### EXERCISE DESCRIPTION
Reproduce the entries word for word, beginning at the start of the entries and stopping after the line that contains "847 millimetres". Omit the pictures from your reply.

(Visual spatial reasoning items)
-- Begin --
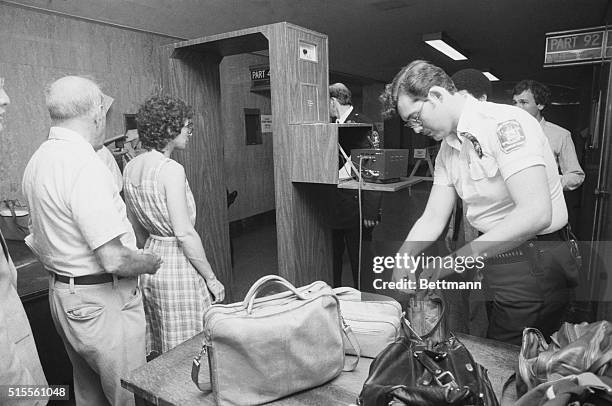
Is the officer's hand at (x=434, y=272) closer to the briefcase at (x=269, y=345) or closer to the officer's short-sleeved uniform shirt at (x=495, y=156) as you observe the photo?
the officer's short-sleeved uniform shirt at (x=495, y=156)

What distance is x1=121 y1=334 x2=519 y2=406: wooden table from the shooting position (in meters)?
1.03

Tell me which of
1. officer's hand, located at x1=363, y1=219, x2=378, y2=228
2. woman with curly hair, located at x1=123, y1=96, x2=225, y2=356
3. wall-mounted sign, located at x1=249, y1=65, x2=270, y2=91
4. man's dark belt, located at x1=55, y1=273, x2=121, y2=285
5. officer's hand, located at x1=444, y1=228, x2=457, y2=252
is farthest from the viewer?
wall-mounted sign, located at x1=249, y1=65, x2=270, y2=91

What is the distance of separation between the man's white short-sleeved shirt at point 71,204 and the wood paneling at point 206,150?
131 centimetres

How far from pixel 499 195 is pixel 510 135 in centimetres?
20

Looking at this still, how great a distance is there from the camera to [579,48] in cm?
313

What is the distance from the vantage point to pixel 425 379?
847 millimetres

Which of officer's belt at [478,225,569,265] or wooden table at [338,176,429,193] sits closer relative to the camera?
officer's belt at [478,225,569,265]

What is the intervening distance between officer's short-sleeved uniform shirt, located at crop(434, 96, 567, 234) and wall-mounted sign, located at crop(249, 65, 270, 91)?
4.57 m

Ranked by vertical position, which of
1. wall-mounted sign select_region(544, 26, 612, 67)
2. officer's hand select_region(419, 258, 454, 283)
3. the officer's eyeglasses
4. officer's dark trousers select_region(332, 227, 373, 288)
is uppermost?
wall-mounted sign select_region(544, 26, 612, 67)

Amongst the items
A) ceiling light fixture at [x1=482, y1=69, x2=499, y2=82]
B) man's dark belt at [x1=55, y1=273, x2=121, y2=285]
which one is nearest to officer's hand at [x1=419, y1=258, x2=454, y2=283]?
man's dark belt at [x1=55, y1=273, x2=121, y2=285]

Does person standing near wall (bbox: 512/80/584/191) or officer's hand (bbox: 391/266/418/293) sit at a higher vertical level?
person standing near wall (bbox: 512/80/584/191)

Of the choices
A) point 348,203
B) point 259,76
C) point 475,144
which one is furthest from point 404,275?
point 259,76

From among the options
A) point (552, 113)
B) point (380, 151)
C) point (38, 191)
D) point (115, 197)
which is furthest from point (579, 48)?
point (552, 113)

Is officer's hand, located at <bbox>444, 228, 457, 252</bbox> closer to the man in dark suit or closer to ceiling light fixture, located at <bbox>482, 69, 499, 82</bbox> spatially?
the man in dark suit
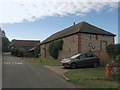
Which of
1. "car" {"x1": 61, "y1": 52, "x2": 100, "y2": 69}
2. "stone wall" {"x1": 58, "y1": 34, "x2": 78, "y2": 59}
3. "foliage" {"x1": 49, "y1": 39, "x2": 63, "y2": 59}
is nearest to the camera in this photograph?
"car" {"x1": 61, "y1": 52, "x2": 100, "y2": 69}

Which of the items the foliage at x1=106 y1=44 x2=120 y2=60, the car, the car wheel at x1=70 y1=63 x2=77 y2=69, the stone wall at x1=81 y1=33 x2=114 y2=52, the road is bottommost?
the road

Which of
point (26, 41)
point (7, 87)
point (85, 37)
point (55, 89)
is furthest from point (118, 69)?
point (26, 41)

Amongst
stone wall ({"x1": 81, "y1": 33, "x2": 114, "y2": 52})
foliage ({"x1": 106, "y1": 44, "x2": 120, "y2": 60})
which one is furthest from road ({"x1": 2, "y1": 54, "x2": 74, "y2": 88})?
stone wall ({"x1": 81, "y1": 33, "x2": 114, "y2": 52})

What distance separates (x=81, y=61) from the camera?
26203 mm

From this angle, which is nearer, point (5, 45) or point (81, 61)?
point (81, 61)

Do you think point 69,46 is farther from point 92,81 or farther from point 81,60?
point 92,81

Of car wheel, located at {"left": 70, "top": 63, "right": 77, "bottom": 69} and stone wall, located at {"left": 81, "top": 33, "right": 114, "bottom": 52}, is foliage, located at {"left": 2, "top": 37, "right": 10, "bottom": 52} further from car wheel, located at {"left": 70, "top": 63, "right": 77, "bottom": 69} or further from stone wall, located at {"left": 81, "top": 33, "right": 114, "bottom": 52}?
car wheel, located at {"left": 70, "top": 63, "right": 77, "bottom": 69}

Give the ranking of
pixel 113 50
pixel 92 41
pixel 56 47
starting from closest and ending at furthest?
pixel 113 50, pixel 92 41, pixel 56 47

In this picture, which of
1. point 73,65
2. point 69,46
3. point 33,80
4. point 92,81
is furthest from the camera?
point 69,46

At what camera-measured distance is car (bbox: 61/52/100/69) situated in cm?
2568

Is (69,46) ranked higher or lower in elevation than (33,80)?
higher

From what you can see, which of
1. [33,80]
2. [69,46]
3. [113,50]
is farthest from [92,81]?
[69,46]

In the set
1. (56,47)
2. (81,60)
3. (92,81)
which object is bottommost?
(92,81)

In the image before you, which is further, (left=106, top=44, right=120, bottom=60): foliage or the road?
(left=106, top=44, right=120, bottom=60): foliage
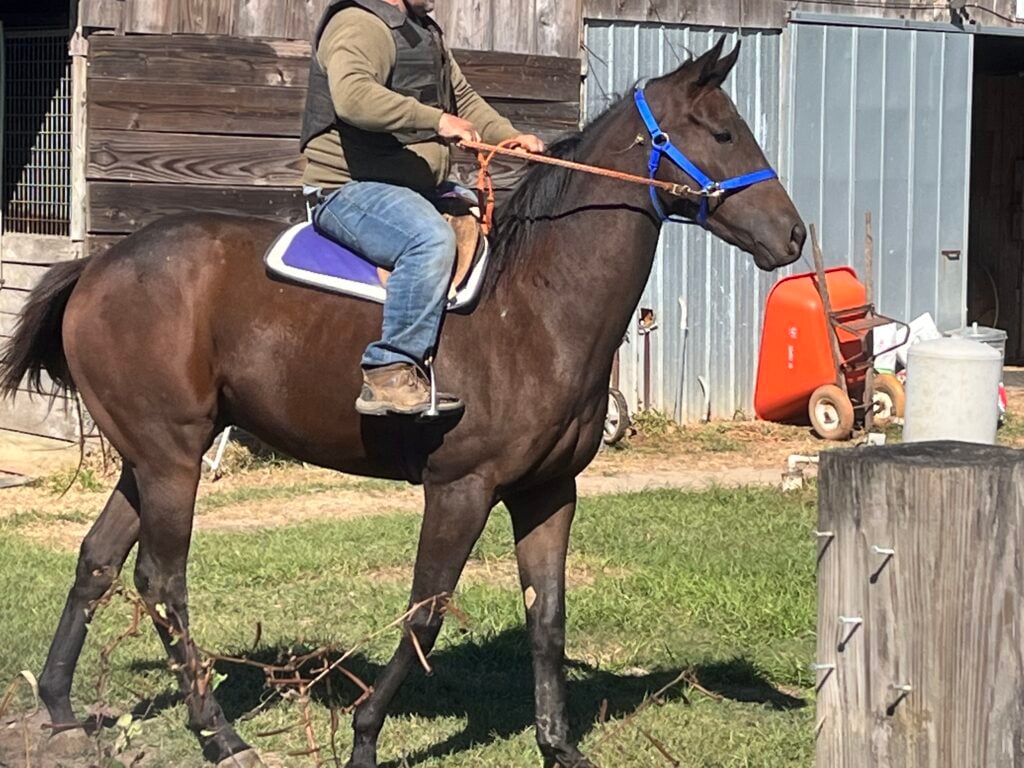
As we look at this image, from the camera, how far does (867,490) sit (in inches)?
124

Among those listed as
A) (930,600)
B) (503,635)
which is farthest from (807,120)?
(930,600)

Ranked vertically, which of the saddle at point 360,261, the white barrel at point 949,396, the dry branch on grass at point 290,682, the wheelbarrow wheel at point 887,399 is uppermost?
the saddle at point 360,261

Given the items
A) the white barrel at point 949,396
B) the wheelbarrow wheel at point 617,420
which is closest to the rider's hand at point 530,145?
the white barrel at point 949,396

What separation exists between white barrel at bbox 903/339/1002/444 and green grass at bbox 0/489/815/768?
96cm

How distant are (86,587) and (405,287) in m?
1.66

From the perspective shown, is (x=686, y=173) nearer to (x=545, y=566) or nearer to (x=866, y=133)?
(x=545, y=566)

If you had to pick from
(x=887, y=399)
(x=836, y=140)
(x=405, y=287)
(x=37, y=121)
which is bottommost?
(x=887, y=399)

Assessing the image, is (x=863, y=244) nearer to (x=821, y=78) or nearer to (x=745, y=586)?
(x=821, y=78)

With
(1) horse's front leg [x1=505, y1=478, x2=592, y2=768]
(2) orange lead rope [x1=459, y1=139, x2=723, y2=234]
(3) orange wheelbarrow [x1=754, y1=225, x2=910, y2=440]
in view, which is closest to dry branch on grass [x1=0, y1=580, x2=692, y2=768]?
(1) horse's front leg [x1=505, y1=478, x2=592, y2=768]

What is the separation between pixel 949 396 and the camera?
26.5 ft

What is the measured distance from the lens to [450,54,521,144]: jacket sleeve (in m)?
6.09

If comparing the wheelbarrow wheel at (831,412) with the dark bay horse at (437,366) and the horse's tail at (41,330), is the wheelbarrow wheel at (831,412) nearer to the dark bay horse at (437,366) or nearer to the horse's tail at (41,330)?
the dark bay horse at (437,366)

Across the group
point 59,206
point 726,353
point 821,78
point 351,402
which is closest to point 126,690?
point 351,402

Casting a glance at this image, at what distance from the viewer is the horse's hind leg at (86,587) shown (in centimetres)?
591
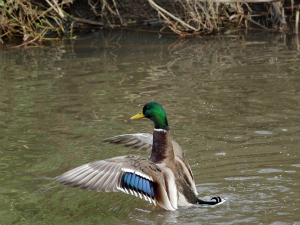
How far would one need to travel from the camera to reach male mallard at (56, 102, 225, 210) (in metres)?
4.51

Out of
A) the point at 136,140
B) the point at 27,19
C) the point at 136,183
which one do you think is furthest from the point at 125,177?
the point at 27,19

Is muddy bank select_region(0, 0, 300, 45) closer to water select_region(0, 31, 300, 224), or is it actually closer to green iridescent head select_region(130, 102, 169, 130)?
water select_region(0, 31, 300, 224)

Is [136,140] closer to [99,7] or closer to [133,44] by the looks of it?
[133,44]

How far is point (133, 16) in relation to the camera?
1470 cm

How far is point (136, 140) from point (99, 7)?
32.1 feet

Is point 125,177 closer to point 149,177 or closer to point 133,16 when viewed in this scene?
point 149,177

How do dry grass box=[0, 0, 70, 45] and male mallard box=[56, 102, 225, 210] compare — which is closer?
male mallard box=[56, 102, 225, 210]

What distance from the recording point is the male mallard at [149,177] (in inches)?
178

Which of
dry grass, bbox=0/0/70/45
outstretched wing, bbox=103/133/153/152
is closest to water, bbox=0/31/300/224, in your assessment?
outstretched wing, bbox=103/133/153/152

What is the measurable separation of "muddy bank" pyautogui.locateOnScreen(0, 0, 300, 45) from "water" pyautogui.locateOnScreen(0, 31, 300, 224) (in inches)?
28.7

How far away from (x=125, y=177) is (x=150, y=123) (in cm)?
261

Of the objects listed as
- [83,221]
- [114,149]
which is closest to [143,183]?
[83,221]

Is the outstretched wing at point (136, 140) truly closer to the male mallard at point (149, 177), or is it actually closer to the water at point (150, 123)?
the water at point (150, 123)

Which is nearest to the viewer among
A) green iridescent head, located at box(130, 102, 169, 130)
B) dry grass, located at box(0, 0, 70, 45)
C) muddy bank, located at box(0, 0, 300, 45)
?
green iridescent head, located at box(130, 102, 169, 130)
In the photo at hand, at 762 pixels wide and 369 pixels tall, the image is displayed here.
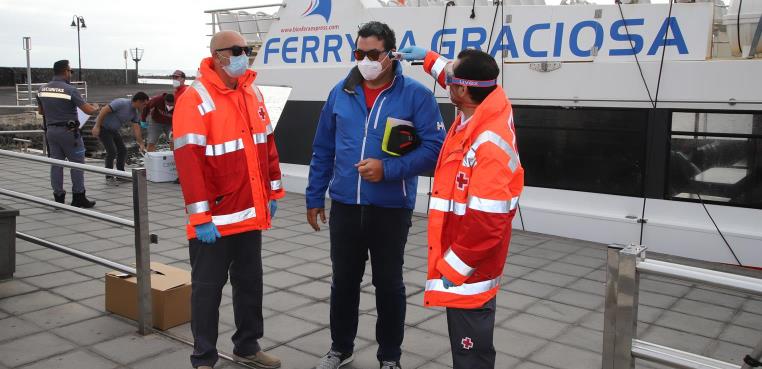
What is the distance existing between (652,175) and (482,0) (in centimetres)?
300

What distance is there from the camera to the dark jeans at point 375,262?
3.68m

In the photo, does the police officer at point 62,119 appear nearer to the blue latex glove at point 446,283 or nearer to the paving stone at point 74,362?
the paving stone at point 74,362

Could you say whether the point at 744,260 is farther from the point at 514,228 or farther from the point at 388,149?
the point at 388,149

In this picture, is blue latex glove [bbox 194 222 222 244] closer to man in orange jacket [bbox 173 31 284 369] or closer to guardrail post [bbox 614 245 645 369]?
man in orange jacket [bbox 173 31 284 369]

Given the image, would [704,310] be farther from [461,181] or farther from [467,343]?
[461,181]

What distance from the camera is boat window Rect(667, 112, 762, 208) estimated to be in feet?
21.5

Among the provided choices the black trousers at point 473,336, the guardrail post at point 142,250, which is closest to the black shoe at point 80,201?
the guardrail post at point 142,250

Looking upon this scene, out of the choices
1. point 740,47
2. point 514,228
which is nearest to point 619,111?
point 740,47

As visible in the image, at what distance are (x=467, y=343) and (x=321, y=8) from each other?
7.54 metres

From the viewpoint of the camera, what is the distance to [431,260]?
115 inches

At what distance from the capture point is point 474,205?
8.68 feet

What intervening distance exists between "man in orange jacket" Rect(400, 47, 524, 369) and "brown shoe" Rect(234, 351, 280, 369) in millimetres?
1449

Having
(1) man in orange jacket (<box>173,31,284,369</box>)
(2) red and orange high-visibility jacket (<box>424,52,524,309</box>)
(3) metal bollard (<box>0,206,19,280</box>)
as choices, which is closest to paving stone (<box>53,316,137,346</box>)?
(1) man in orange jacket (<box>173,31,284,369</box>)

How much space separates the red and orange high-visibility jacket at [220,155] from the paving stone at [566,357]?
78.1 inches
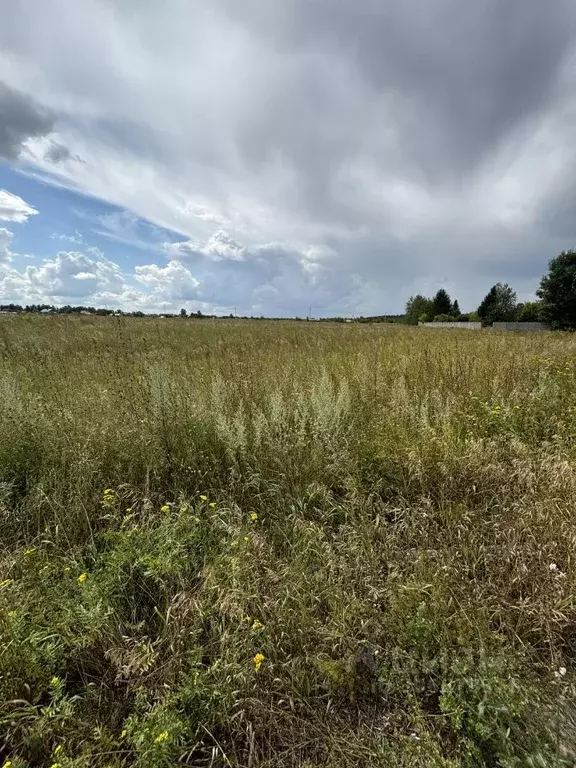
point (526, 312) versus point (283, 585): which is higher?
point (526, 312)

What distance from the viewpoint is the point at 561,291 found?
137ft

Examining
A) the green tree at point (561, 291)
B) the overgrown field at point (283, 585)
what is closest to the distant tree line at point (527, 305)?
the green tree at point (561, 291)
-- End --
### THE COMPLETED TASK
Is the officer's hand at (x=434, y=272) closer to the briefcase at (x=269, y=345) or closer to the officer's short-sleeved uniform shirt at (x=495, y=156) as you observe the photo?
the officer's short-sleeved uniform shirt at (x=495, y=156)

What distance is x1=121 y1=334 x2=519 y2=406: wooden table from the shooting position (in meters)?
1.03

Tell me which of
1. officer's hand, located at x1=363, y1=219, x2=378, y2=228
2. woman with curly hair, located at x1=123, y1=96, x2=225, y2=356
3. wall-mounted sign, located at x1=249, y1=65, x2=270, y2=91
4. man's dark belt, located at x1=55, y1=273, x2=121, y2=285
5. officer's hand, located at x1=444, y1=228, x2=457, y2=252
is farthest from the viewer?
wall-mounted sign, located at x1=249, y1=65, x2=270, y2=91

What is the distance of separation between the man's white short-sleeved shirt at point 71,204 and the wood paneling at point 206,150?
131 centimetres

How far from pixel 499 195 is pixel 510 135 in centimetres?
20

Looking at this still, how great a distance is there from the camera to [579,48] in cm?
313

What is the distance from the vantage point to pixel 425 379?
847 millimetres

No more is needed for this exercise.